Current instrumentation in the XPS field allows only for the analysis of solid substances, but the LiPPs machine will be able to deal with a wider range of sample types and to acquire data autonomously.

The university says the facility will open up an entirely new sector for the research community, generating new avenues for research and supporting training of early stage career researchers.

Through the provision of open access to industry LiPPS, which will be sited within the Nottingham Nanotechnology and Nanoscience Centre (NNNC), will provide a key service that could yield products within two to three years.

The potential applications of this technique are vast as solute composition and interfacial structure are dominant in a wide range of processes including catalysts and electrode-related systems.

Insight into interfacial regions in these systems is crucial to the design of more efficient energy storage/conversion devices.

It underpins our knowledge of solution-based processes including electroplating and polishing which are key to high tolerance engineering processes throughout the automotive and aeronautics industries.

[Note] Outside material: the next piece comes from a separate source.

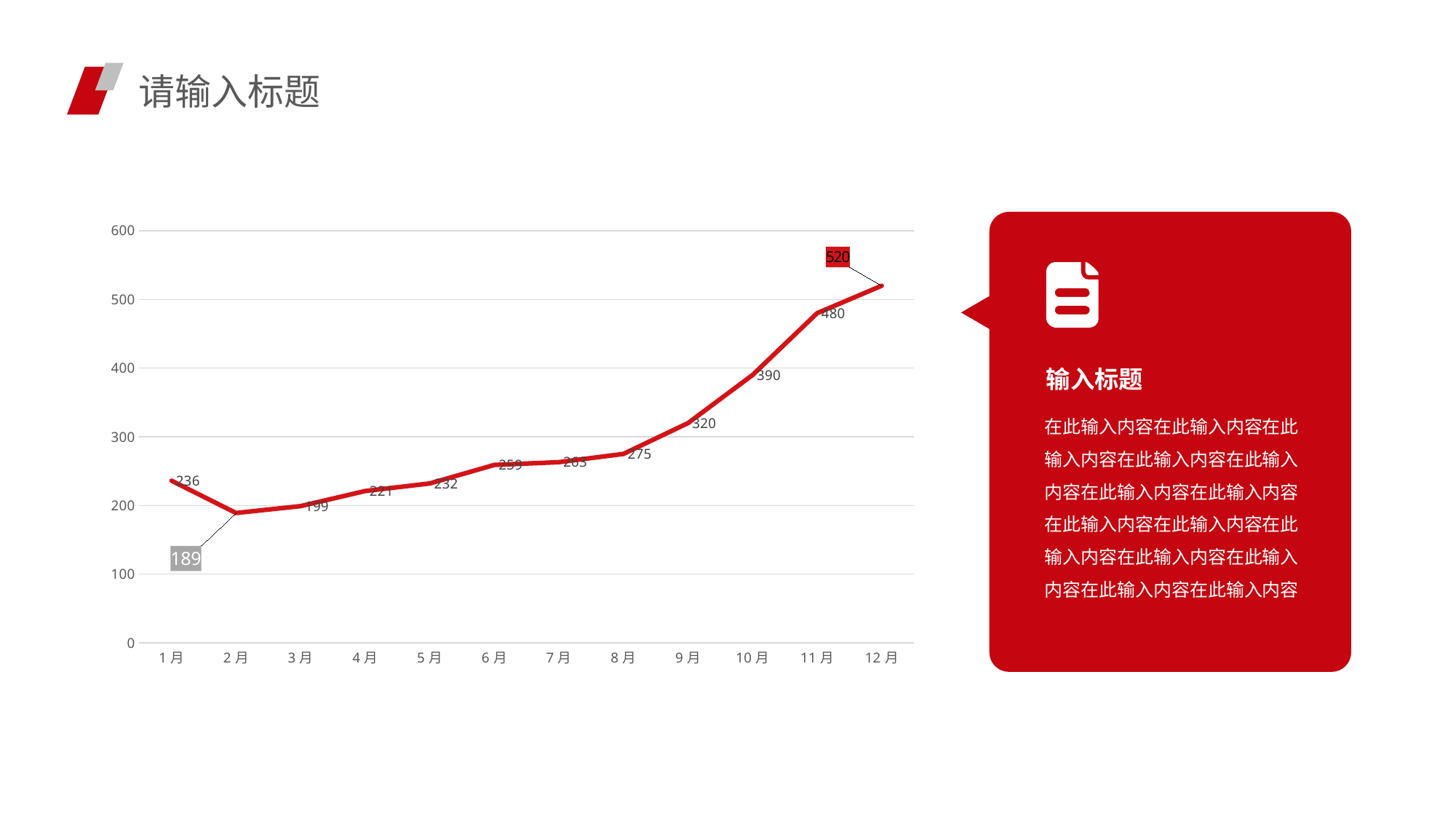
Do the values generally rise or fall from 2月 to 12月? rise What is the difference between the values for 12月 and 11月? 40 What type of chart is shown on the slide? line chart What is the difference between the values for 1月 and 2月? 47 How many months are plotted on the x axis? 12 Which month has the lowest value? 2月 Which is larger, the value for 1月 or the value for 5月? 1月 What is the value for 12月? 520 What is the value for 6月? 259 What is the value for 2月? 189 Which month has the highest value? 12月 What is the value for 9月? 320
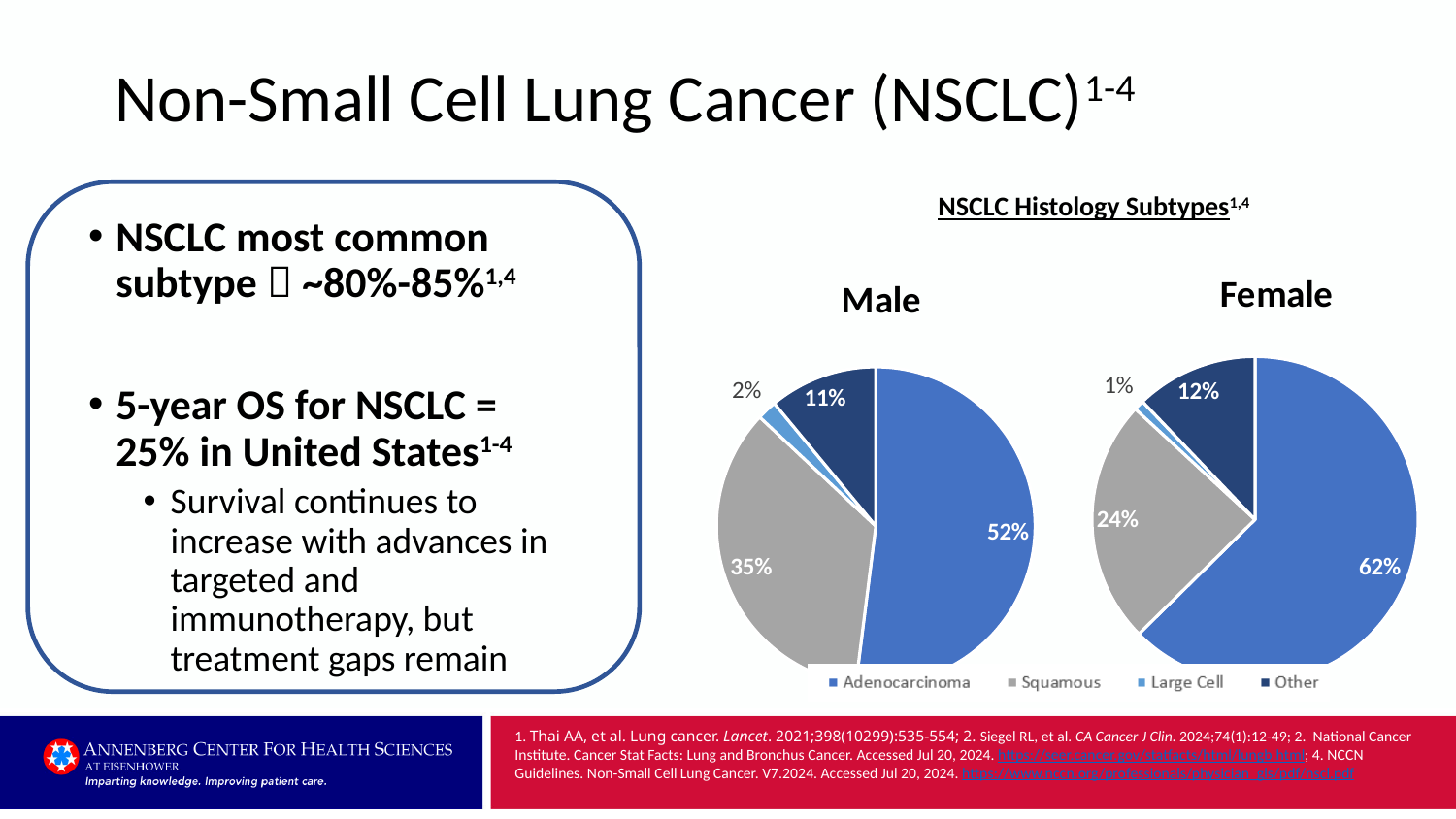
What is the difference between the Adenocarcinoma share in the Female pie chart and the Adenocarcinoma share in the Male pie chart? 10% What is the title shown above the two pie charts? NSCLC Histology Subtypes In the Male pie chart, which subtype has the smallest share? Large Cell In the Male pie chart, what percentage is Adenocarcinoma? 52% Is the Squamous share larger in the Male pie chart or the Female pie chart? Male In the Female pie chart, what percentage is Squamous? 24% In the Female pie chart, what percentage is Other? 12% What type of chart is used to show the NSCLC Histology Subtypes for Male and Female? Pie chart In the Male pie chart, what percentage is Large Cell? 2% In the Female pie chart, which subtype has the largest share? Adenocarcinoma How many histology subtypes does the legend list for the pie charts? 4 In the Male pie chart, what is the difference between the Squamous share and the Other share? 24%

“The University of Nottingham’s Nanotechnology and Nanoscience Centre is leading the way in nanotechnology research,” said Professor David Greenaway, Vice-Chancellor of The University of Nottingham

“We have a long history in the research and commercialisation of nanotechnologies and I am very pleased that EPSRC is providing significant funding to enable us to commission the production of the LiPPS machine.

“This unique spectrometer will enable us to continue our important, cutting edge work in this field.”

The Centre will collaborate with other leading centres of Photoelectron Spectroscopy, particularly the national facility (NEXUS) hosted at Newcastle University.

Other universities including Imperial College, York, Leicester and Queen’s University Belfast will also benefit from its use.

The announcement of the LiPPS instrument is the latest in a number of major initiatives that the university is undertaking in the field of nanotechnology.

Just last month, the university and its spin-out business, Promethean Particles, secured a major EU nanotechnology research project with an overall value of €9.7 million.

The project, known as SHYMAN (Sustainable Hydrothermal Manufacturing of Nanomaterials), will take place over the next four years and includes partner universities and businesses from 12 European countries.